Muzio Clementi Sonatine op. 36, n° 2 (1er et 2e mvts)
☞ NIVEAU DÉBUTANT / CD PLAGE 5
Vladimir Horowitz s’est arrêté parfois de jouer du piano, notamment de 1953 à 1965. Mais sa curiosité pour Clementi et pour Scarlatti le fit renaître. Il transforma son salon en studio : « J’ai recommencé avec Clementi. » Wanda, ombrageuse, certifie que son Volodia ne jure plus que par Clementi. Il fut « injustement mis dans l’ombre par Mozart; et Beethoven l’aurait aimé », ajoute-t-il. Cette Sonatine en sol majeur est aimable et gaie. Comme nous l’avons vu dans le morceau précédent, pesez dans le ré de la 1re mesure, glissez et allégez le si auquel il est lié.
Ce « soupesage » est vraiment à l’origine de la technique du piano.
1er mouvement : votre m. gauche contient des va-et-vient de croches. Comme dans le morceau de Gurlitt, ne la jouez pas sans réfléchir, mais apprenez le renversement de l’accord. Ex : le fa de la mes. n°3 (5e doigt) est la tierce de l’accord de ré. Cela est très important car un renversement d’accord ne doit pas être assis ni alourdi avec la main, mais allégé. Il exprime le « provisoire ». Voilà ce qu’est l’interprétation d’un morceau !

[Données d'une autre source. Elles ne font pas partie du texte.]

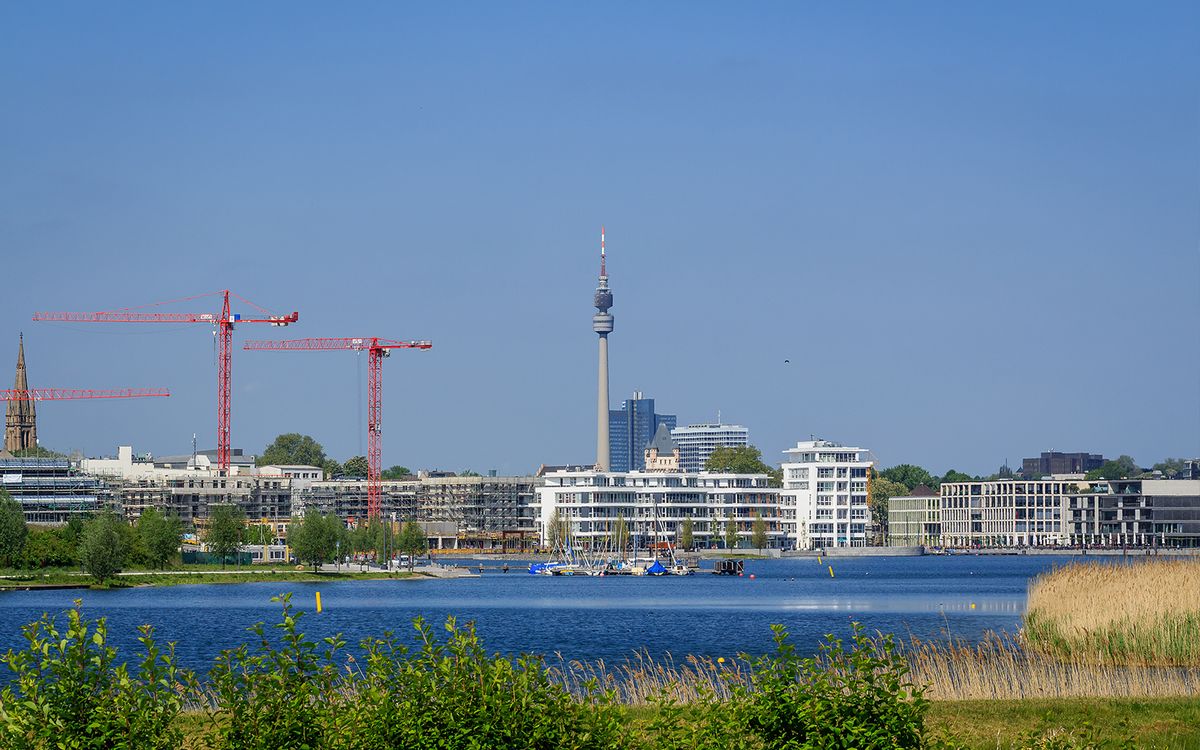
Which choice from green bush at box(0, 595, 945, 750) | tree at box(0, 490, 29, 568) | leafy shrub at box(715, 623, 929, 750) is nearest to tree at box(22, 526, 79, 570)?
tree at box(0, 490, 29, 568)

➜ Mes. n°8 et 12 : la basse est ré. Nous venons du ton principal : sol et allons vers celui de ré. Mais nous restons en voyage : là encore, il ne faut pas s’asseoir, ni écraser. Soyez léger de la main ! Nous n’arriverons à destination que mes. 22, après avoir « passé la frontière » annoncée par son « douanier » : la cadence parfaite. Dans la technique du piano, il faut faire vivre le corps avec le voyage de l’harmonie, de la tonalité.
2e mouvement : ce très bel allegretto est tendre et cantabile. Là aussi, « chantez-le avec les doigts ». Il faut jouer dolce, mais projetez quand même votre note longue (blanche) à la m. gauche, afin que le son parvienne jusqu’au 3e temps. Mes. n° 5 : lancez cette fois la blanche à la m. droite afin qu’elle habille le chant qui passe à gauche.
➜ Plans sonores dans une main : et maintenant, un bon exercice musical et technique: partagez votre m. gauche en deux. Faites sonner la basse avec un peu de poids, résistez avec votre doigt (4e puis 5e doigt, 3e et 5e) et atténuez les doigts internes (2e et pouce). L’indépendance des doigts dans la main, un beau secret !
➜ Voyage musical : ici aussi, construisez votre interprétation sur le voyage harmonique. Mes. n° 9, Clementi nous attire vers le ton triste de la mineur. Puis,
il nous prend par la main et nous conduit vers sol majeur. Certes, ce n’est pas bien loin : cinq notes plus haut (disons que c’est encore dans l’espace Schengen !) Attendez la cadence parfaite, mes. n° 15 : do-ré-ré/ sol (la frontière) pour vous reposer un peu du voyage et vous asseoir musicalement et brièvement. Mais ce n’est qu’une halte provisoire : ne plantez pas la tente ! Repartez en ut mes. n° 16, comme au début. J’affirme que ce ressenti du voyage musical, avec l’exacte évaluation des différents degrés de poser ou d’avancer harmoniquement, est l’un des points les plus fondamentaux dans la technique du piano, et que c’est notamment la grande clé pour jouer Mozart …ou Clémenti !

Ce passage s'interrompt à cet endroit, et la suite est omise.